The study, conducted by Educational Psychology and Quantitative Methods program, followed 168 women who were smokers prior to pregnancy from their first prenatal appointments through nine months after childbirth. The researchers studied breastfeeding, the use of other substances and if their partners were smoking in order to determine the possible predictors of changes in smoking habits.
Women who returned to smoking after pregnancy also returned to more than half of their preconception tobacco consumption levels, despite decreasing their consumption during pregnancy.
"Breastfeeding seems to be a protective factor against increases in smoking after childbirth, so interventions should educate women about breastfeeding to maximize effectiveness,” researchers wrote. “Supporting women through at least three months of breastfeeding may have long-term benefits in terms of smoking reduction."

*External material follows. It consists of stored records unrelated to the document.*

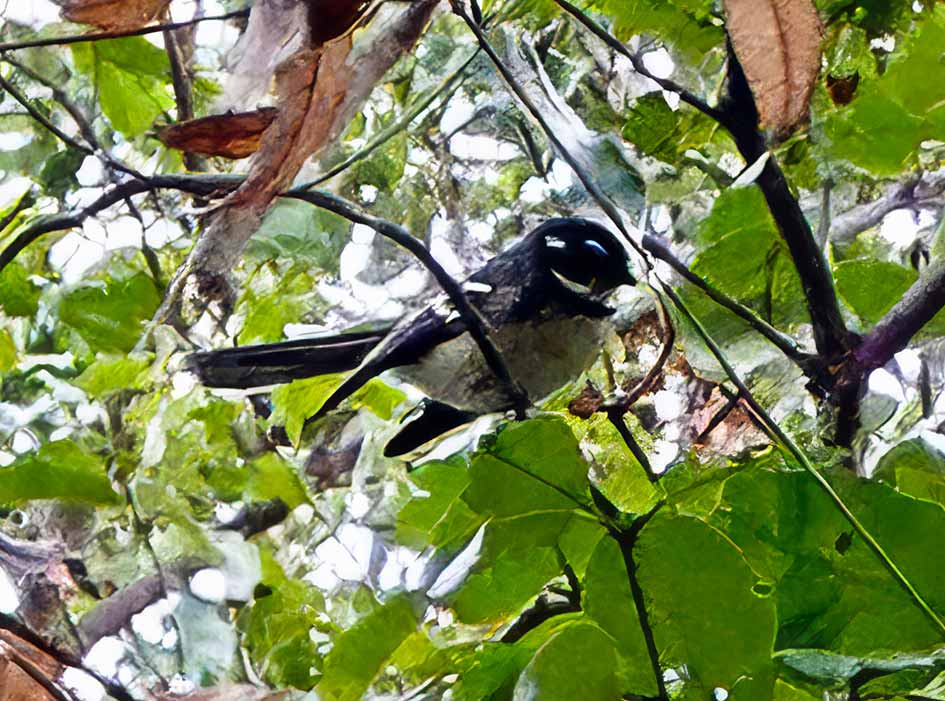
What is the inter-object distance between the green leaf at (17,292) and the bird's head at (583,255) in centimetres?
21


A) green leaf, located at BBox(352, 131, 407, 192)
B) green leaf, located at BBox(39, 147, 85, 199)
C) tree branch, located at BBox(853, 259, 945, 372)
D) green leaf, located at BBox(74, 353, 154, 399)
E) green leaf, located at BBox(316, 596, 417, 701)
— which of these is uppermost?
green leaf, located at BBox(39, 147, 85, 199)

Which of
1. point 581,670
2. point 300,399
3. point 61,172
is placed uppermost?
point 61,172

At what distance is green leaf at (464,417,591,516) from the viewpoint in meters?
0.26

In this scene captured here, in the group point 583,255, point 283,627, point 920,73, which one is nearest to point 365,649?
point 283,627

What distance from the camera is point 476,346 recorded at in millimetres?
314

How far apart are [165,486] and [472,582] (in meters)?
0.14

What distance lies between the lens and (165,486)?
348 mm

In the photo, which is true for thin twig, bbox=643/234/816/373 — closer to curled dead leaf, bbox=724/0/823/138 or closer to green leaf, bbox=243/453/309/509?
curled dead leaf, bbox=724/0/823/138

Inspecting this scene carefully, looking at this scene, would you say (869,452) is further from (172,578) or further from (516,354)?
(172,578)

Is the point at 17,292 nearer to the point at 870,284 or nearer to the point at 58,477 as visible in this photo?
the point at 58,477

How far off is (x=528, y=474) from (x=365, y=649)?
0.09 metres

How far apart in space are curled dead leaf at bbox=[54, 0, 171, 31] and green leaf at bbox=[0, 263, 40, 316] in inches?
4.1

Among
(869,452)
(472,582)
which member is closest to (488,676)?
(472,582)

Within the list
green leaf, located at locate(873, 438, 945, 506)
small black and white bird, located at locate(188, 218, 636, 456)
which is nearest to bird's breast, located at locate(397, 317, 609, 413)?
small black and white bird, located at locate(188, 218, 636, 456)
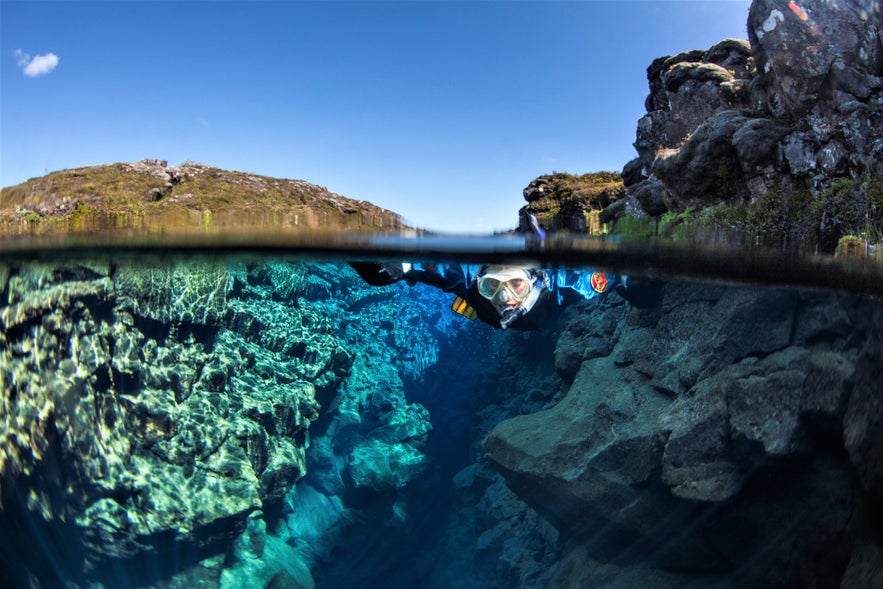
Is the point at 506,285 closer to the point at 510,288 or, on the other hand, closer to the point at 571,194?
the point at 510,288

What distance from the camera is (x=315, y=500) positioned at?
8.84 m

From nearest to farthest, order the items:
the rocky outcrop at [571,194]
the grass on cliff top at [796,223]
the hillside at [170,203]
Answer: the hillside at [170,203] < the grass on cliff top at [796,223] < the rocky outcrop at [571,194]

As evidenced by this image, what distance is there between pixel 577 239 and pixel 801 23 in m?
9.61

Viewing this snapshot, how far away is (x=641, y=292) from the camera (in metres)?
8.16

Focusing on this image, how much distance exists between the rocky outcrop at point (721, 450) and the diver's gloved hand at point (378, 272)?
3298 millimetres

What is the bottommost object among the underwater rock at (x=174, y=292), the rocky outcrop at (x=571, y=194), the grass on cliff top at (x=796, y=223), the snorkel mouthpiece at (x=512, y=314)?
the snorkel mouthpiece at (x=512, y=314)

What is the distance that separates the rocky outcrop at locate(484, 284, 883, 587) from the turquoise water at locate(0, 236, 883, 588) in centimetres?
3

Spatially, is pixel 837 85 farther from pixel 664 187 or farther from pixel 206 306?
pixel 206 306

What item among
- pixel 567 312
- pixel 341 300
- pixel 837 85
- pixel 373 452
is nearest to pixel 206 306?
pixel 341 300

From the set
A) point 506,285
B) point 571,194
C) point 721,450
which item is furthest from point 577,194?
point 721,450

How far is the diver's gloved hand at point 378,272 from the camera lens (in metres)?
9.07

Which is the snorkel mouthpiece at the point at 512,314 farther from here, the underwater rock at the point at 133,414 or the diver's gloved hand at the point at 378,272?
the underwater rock at the point at 133,414

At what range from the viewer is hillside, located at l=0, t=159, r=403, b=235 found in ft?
24.4

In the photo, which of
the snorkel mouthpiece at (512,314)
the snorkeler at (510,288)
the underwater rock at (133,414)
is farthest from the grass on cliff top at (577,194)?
the underwater rock at (133,414)
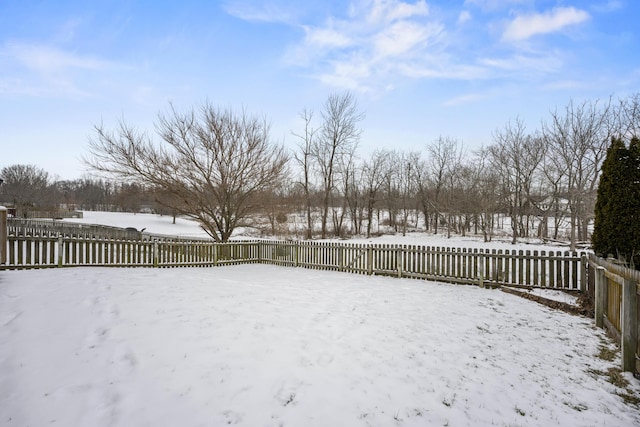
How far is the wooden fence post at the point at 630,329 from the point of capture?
3.97 meters

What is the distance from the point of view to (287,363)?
4043 millimetres

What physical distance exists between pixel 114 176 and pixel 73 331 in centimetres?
1274

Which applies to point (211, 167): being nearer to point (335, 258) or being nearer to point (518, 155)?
point (335, 258)

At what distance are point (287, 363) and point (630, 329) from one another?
4153mm

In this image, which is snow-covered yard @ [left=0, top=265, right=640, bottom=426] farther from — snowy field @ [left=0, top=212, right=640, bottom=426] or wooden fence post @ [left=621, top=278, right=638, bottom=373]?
wooden fence post @ [left=621, top=278, right=638, bottom=373]

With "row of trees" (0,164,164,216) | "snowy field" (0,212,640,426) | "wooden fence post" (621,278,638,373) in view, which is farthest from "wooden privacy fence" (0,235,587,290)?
"row of trees" (0,164,164,216)

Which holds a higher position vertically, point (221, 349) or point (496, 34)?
point (496, 34)

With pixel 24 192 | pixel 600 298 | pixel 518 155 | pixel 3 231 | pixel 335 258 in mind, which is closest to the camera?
pixel 600 298

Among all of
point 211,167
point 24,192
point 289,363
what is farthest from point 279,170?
point 24,192

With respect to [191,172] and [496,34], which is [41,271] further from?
[496,34]

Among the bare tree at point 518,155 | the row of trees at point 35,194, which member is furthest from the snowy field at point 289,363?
the row of trees at point 35,194

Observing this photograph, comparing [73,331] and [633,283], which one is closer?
[633,283]

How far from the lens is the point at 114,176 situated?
49.9 ft

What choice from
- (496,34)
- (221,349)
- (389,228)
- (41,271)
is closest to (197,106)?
(41,271)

Pregnant mothers who smoke can increase the risk of asthma, childhood obesity and sudden infant death syndrome in their children. Even resuming smoking habits after pregnancy can be dangerous. According to the study and others like it, smoking can decrease a mother’s production of milk and contaminate breast milk with harmful chemicals.
"Increase in tobacco consumption after the birth of a child may have harmful effects on both the mother, and the infant who is at higher risk of exposure to environmental tobacco smoke," researchers wrote.
In other related news, Medical News Today reported that breastfeeding is linked to higher intelligence, longer schooling and greater earnings as an adult.